The disfavored driver in an intersection collision sought to recover damages from a driver having the right of way. The jury brought in a verdict in favor of the defendant, the favored driver, and a judgment of dismissal was entered. The plaintiff appeals, making six assignments of error, all relating to instructions given by the trial court.

We find no prejudicial error in the instructions complained of, but, in any event, it is unnecessary to discuss them because, on the basis of appellant’s own testimony, he was guilty of contributory negligence as a matter of law. Submitting the case to the jury was no more than a gesture by the trial court; any verdict for the plaintiff must of necessity have been set aside on proper motion.

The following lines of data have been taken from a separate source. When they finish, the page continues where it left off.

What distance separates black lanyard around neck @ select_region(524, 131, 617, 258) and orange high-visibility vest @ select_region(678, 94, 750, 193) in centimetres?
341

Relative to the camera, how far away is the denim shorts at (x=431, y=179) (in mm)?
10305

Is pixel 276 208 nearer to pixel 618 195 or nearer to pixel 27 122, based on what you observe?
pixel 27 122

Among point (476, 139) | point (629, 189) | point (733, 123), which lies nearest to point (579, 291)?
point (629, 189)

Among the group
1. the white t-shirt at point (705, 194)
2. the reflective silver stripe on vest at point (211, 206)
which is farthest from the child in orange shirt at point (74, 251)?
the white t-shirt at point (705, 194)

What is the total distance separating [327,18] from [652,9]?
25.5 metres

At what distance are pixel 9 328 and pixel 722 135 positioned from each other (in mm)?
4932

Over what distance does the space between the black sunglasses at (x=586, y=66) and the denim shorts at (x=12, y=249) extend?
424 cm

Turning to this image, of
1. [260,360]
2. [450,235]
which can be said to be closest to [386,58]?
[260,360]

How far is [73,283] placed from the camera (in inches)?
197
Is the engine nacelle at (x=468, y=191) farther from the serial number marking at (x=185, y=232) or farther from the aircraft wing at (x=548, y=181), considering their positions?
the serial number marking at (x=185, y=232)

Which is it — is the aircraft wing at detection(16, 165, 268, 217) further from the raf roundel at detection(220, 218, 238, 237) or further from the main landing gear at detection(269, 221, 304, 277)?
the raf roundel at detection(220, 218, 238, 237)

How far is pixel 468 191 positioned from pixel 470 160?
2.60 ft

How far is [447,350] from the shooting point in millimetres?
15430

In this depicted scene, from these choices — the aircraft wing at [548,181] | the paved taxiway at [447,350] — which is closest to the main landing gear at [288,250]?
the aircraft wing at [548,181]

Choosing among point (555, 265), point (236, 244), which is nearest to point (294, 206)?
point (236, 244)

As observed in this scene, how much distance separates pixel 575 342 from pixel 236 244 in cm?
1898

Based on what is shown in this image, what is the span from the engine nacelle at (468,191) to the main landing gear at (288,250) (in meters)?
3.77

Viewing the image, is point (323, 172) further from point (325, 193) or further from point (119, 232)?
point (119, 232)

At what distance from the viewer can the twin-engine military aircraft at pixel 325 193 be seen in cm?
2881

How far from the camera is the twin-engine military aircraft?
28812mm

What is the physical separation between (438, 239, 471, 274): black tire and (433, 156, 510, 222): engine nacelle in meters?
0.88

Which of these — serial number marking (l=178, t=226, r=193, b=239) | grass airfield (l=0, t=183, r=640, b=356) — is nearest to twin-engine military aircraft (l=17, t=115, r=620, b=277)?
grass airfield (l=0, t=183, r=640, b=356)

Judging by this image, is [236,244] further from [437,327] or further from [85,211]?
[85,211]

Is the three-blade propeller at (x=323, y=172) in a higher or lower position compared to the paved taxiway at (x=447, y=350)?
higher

The cars involved in this collision were approaching an intersection simultaneously, within the meaning of the statute giving the driver on the right the right of way (Rem. Rev. Stat, Vol. 7A, § 6360-88 [P.P.C. § 295-27]) unless:

“The driver on the left assumes and meets the burden of producing evidence which will carry to the jury the question of fact as to whether or no the favored driver on the right so wrongfully, negligently, or unlawfully operated his car as would deceive a reasonably prudent driver on the left and warrant him in going forward upon the assumption that he had the right to proceed.” Martin v. Hadenfeldt, 157 Wash. 563, 567, 289 Pac. 533.

The right-of-way rule is sound and salutary. The disfavored driver here did not meet the burden referred to. There was no evidence of any deception by the favored driver; the appellant, the disfavored driver, did not even see the favored driver until he was from three feet to six inches away. When appellant drove through a dust-enshrouded intersection instead of waiting a minute for the dust to settle, he took a calculated risk. If he was deceived, it was self-deception.

The judgment of dismissal is affirmed.